Je m’intéressais à l’identité arabo-islamique, aux rapports entre Occident et islam depuis les origines et surtout maintenant, et en particulier aux représentations de l’islam, comme religion, culture et civilisation. À la manière de nous moderniser tout en gardant l’essentiel de notre identité.

J’ai traité de cette équation dans les années 1970-1980. Mais ce problème se pose encore aujourd’hui à tous les pays qui se modernisent. Quelques fois mal et avec difficultés, car la modernisation qui vient d’Occident, touche des sociétés enracinées dans l’histoire et à qui il est difficile d’abandonner leur moi.

Cette question, les Arabes et les musulmans ont été les premiers à se la poser, dès le XIXe siècle.
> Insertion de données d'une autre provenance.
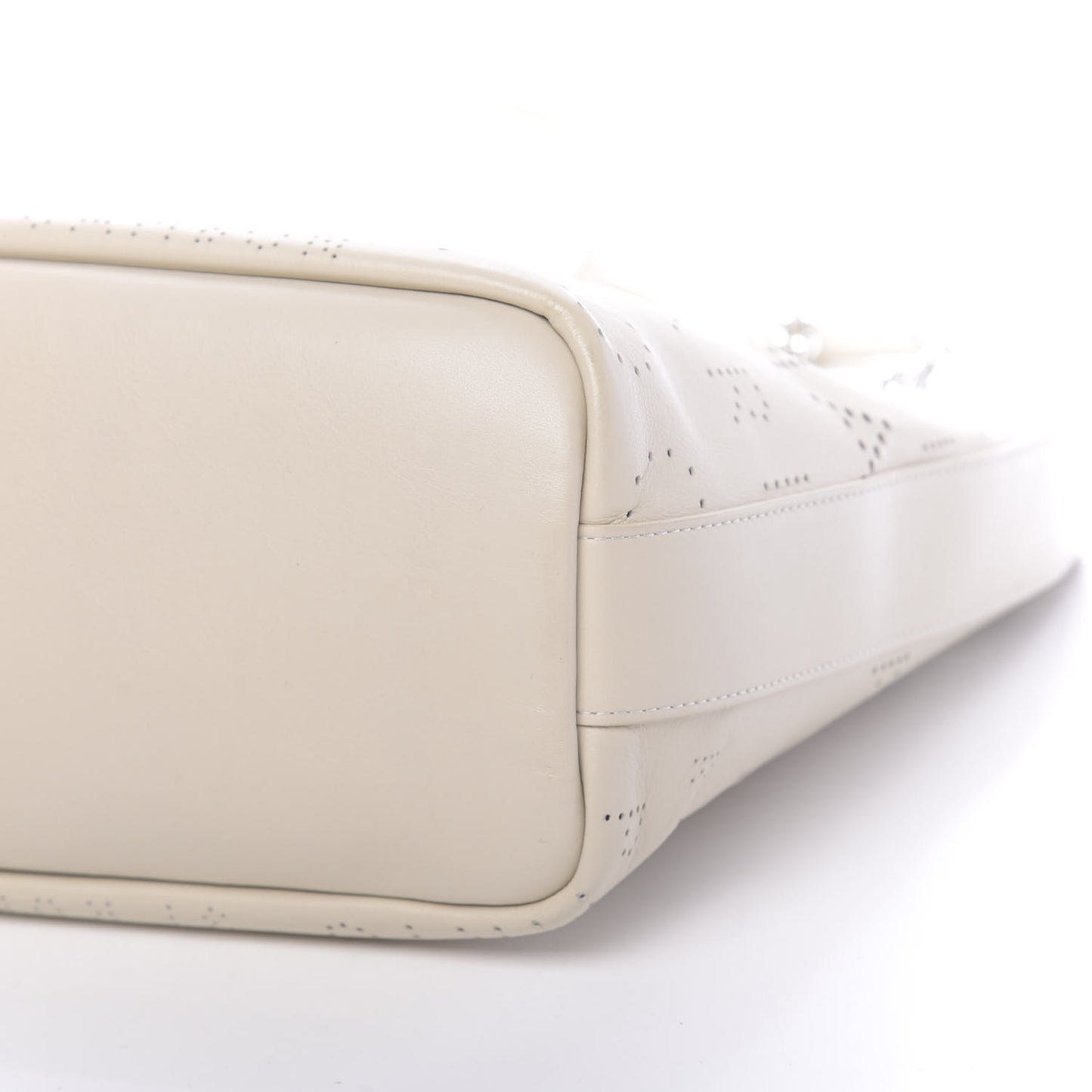 Calfskin Tweed Small Logo Eyelets Shopping Tote Beige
Car étant les plus proches de l’Europe, ils ont été plus profondément sensibles à l’Europe conquérante et créatrice du XIXe siècle.

Ma génération a commencé à écrire après la décolonisation, au moment où, dans les années 1950 ou 1960, s’est accentuée cette offensive de la technologie et des idées occidentales. Elle est différente de celle de la fin du XIXe et du début du XXe siècle, celle de la Nahdha (Renaissance) et des intellectuels libéraux, dont Taha Hussein, et des dirigeants politiques, comme Attaturk et, plus tard, Bourguiba.
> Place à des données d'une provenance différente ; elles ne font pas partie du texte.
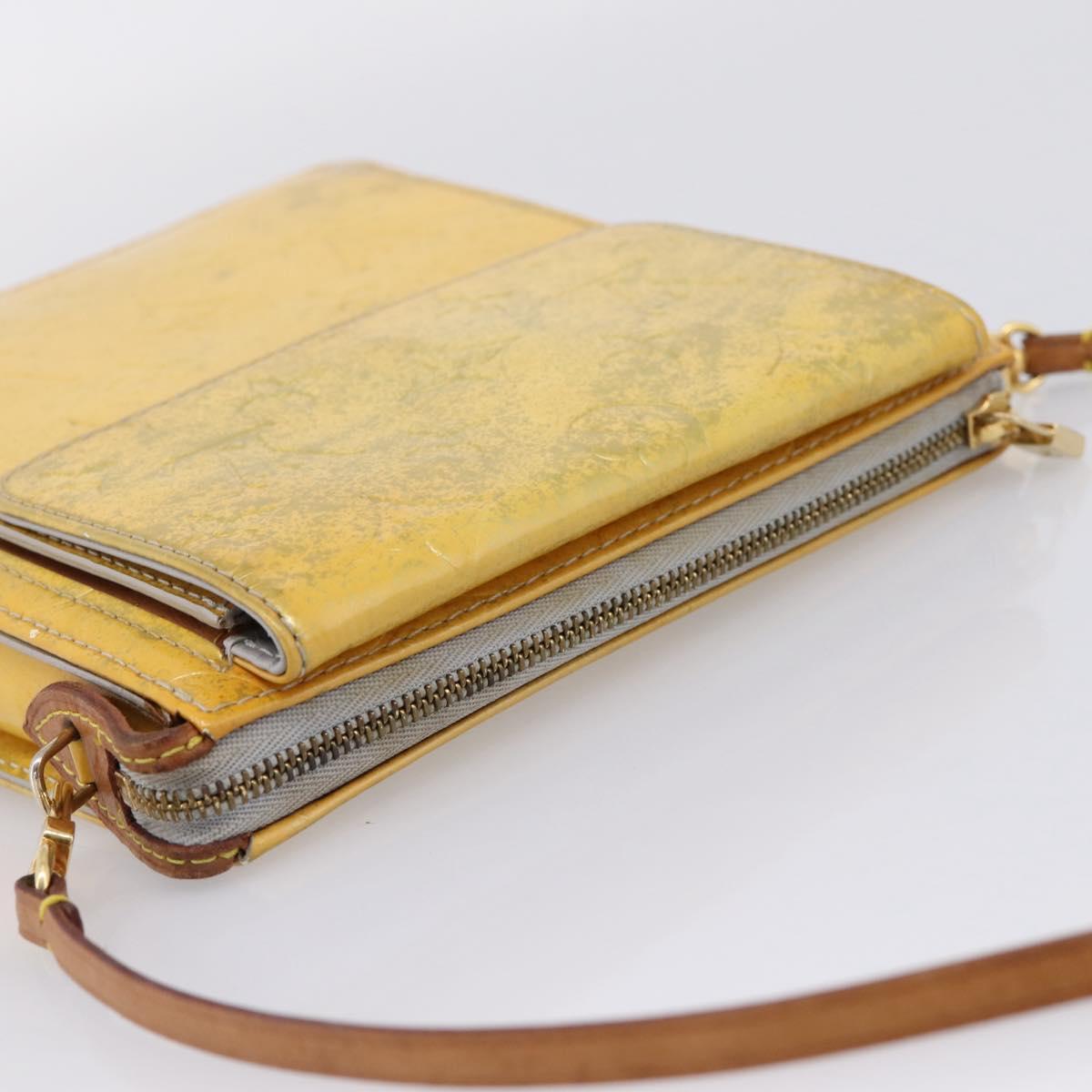 LOUIS VUITTON Monogram Vernis Motto Accessory Pouch Gris M91030 LV Auth bs37532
J’en fais partie avec d’autres intellectuels du Maghreb et du Machrek – dont Abdallah Laroui, Mohamed Arkoun, Anouar Abdelmalek, Samir Amin, Hassan Hanafi, etc. Sans compter les idéologues ayant suivi le chemin de Michel Aflak et ceux d’obédience islamistes. Alors que les idéologues islamistes s’y opposaient, nous, nous avons réfléchi à la manière d’introduire la modernité qui n’est pas seulement technologique.

Et cela a posé le problème de la religion. Fatalement. Parce que la religion, très profondément ancrée dans les peuples musulmans, nous attache au passé. Nous nous sommes également interrogés sur la manière de sortir de notre état d’infériorité. Bref, il y avait, au moment où j’ai écrit mes essais, une atmosphère qui incitait l’intellectuel à se poser les problèmes de sa société.

Dans votre premier ouvrage, La personnalité et le devenir arabe et islamique, vous avez exprimé le voeu de provoquer un éveil arabe et islamique, tout en vous demandant si votre appel trouverait l’écho escompté. Quarante-cinq ans plus tard que répondez-vous à cette interrogation que vous aviez formulée ?

Cette interrogation était, en quelque sorte, une prescience, prophétique. Car je n’étais pas sûr que ce travail trouverait un écho immédiat, dans le monde arabe et plus particulièrement en Tunisie. À ce moment-là, je n’étais pas dans le sillage de la majorité des intellectuels arabes qui se sont inscrits dans cette problématique. Dans les années 1960-1970, ceux-ci étaient attirés par le marxisme. C’était la mode. Beaucoup d’entreeux ont pensé que le marxisme pouvait être la solution pour le redressement arabe. Je n’étais pas marxiste. Je n’étais pas non plus pour une marxisation de la société arabe. D’autres étaient particulièrement modernistes et se sont focalisés sur la religion. Je citerai en particulier Mohamed Arkoun, certains essayistes égyptiens, pakistanais et d’autres. Tous ont voulu réinterpréter la religion, selon des canons et des catégories modernes. Je ne me suis pas focalisé sur la théologie islamique et sa critique. J’étais plutôt un esprit synthétique. J’ai présenté ma réinterprétation du religieux, mais sans attaquer ses fondements. J’étais moderniste, mais modéré. Je cherchais une voie d’équilibre. Sans adhérer à aucune des écoles prédominantes à cette époque. En même temps, je m’intéressais aussi à la culture européenne et à ce qu’elle a apporté de valable, et à ses représentations de l’islam en tant que civilisation et religion. Bref, j’écrivais un peu en solo.